Angesichts der Versuchung zum Säkularismus und zum sozialistischmarxistischen Messianismus bedarf es der Rückbesinnung auf das christliche Menschen- und Gesellschaftsbild und der Herausarbeitung der wesentlichen Unterschiede zu den säkularistischen Gleichheits- und Freiheitsparolen. Die Notwendigkeit einer Distanz zur unmittelbaren Politik in Parteien und zu verkürzten Ideologien verlangt um so größere Wachsamkeit. Kirche und Christen, die ‘ihren gesellschaftlichen Anspruch ~ nicht’ verkürzen, sondern sich als Hüter der Einheit und des Geistes im Dialog mit allen positiven Kräften sehen, die selbst im „Gegner” wirken können, müssen bei den „offenen Grenzen” dennoch die geistigen Grenzlinien erkennen und es auch wagen, sich als gesellschaftliche Kraft unabhängig zu formieren. Dabei ist die Lage in den verschiedenen Ländern durchaus unterschiedlich, sind die Möglichkeiten, sich zu formieren, sehr verschieden. Im Überblick über die Zonen Europas steht der vielgeschmähte „Verbändekatholizismus” gar nicht so schlecht da, wie in der Bundesrepublik oder in Österreich. Zählen wir ruhig die hier als Katholische Aktion mehr auf kirchlicher Trägerschaft aufgebauten Bewegungen dazu. Anders ist die Stimme der Kirche Polens etwa, die heute kräftig auch nach mehr gesellschaftlichem Freiheitsraum und Präsenz ruft und als Kraft im Volk eine bedeutende Macht trotz mehr als 30 Jahren Kommunismus darstellt. Verschieden wieder ist die Lage in den romanischen Ländern Europas, wo bei der Formierung des Laienapostolats als Stimme eines europäischen Katholizismus noch viel Aufbauarbeit wartet, wo auch eine geistige Dereutierung in der Auseinandersetzung mit dem Marxismus an der Basis noch wirksam ist, angesichts eines großen Rückstaus im sozialen und politischen Bereich und eines politisch laizistischen Erbes im Staat bei vielfach weiterwirkenden alten überholten konkordatären Privilegien.

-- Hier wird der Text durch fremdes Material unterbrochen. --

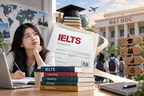 Hành trình bùng nổ và đặc quyền “vua điểm cộng” của chứng chỉ IELTS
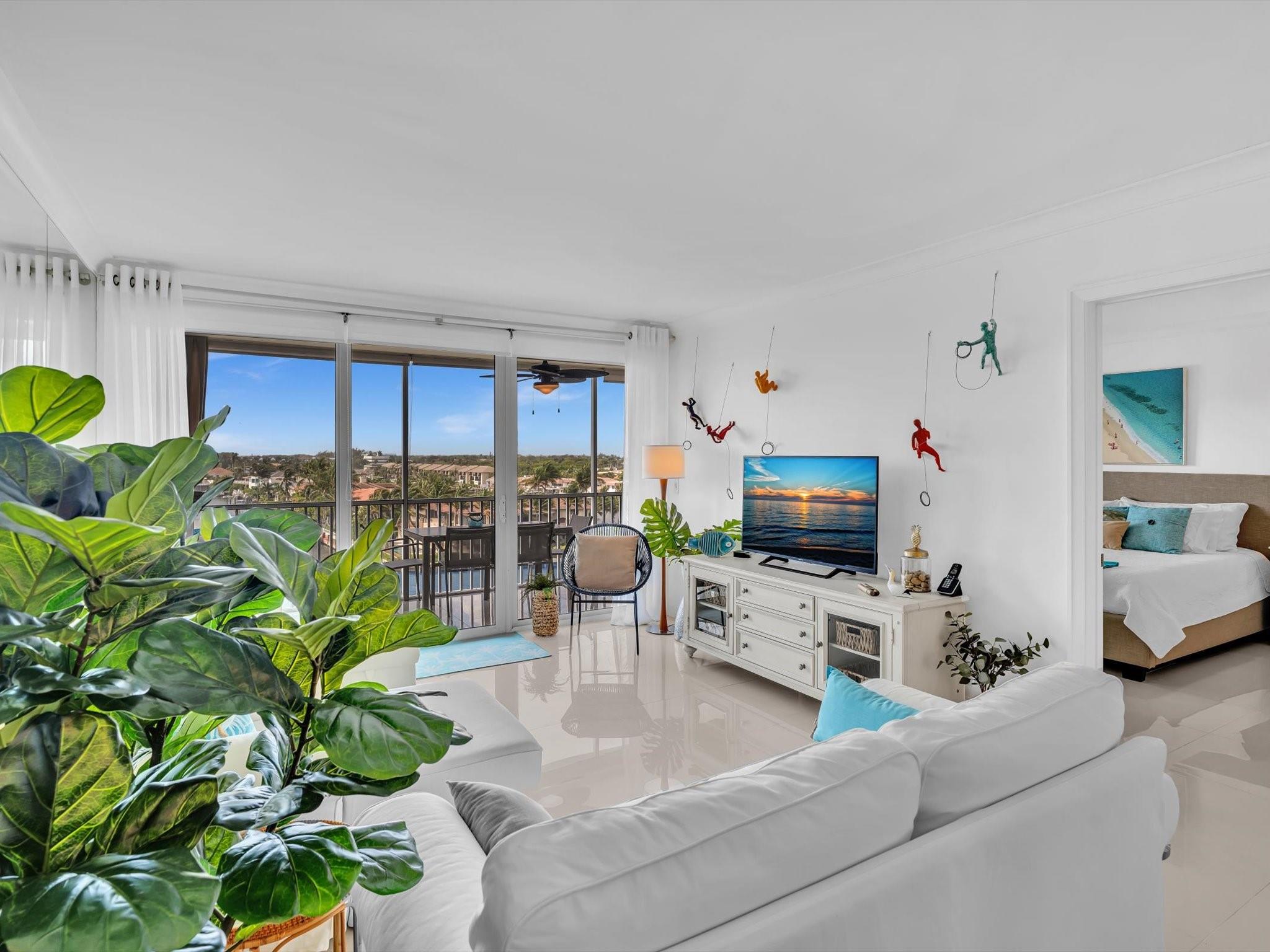 3100 S Ocean Boulevard 712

Wir müssen die Herausforderung an das christliche Erbe in Europa erkennen, eine Herausforderung an alle, die aus diesem Geist heute mitgestalten können und wollen. Bei einer Tagung katholischer Sozialethiker am Sitz der Katholischen Sozialwissenschaftlichen Zentralstelle in Mönchengladbach Anfang Juni zum Thema: Europa zwischen marxistischer Reaktion und demokratischer Freiheit, hat es Kardinal Josef Höffner, Köln, so formuliert: Die Einheit Europas und seine Stellung in der Welt wird davon abhängen, wie es, seiner Geschichte bewußt, gelingt, seine christliche Seele wiederzuerwecken. Die Kirche aber kann nur gegenwärtig werden, soweit das Zeugnis der Christen reicht. Sie müssen in ihrer gesellschaftlichen Sendung und Verantwortung selber neue Ursachen für diese Wiedererweckung setzen.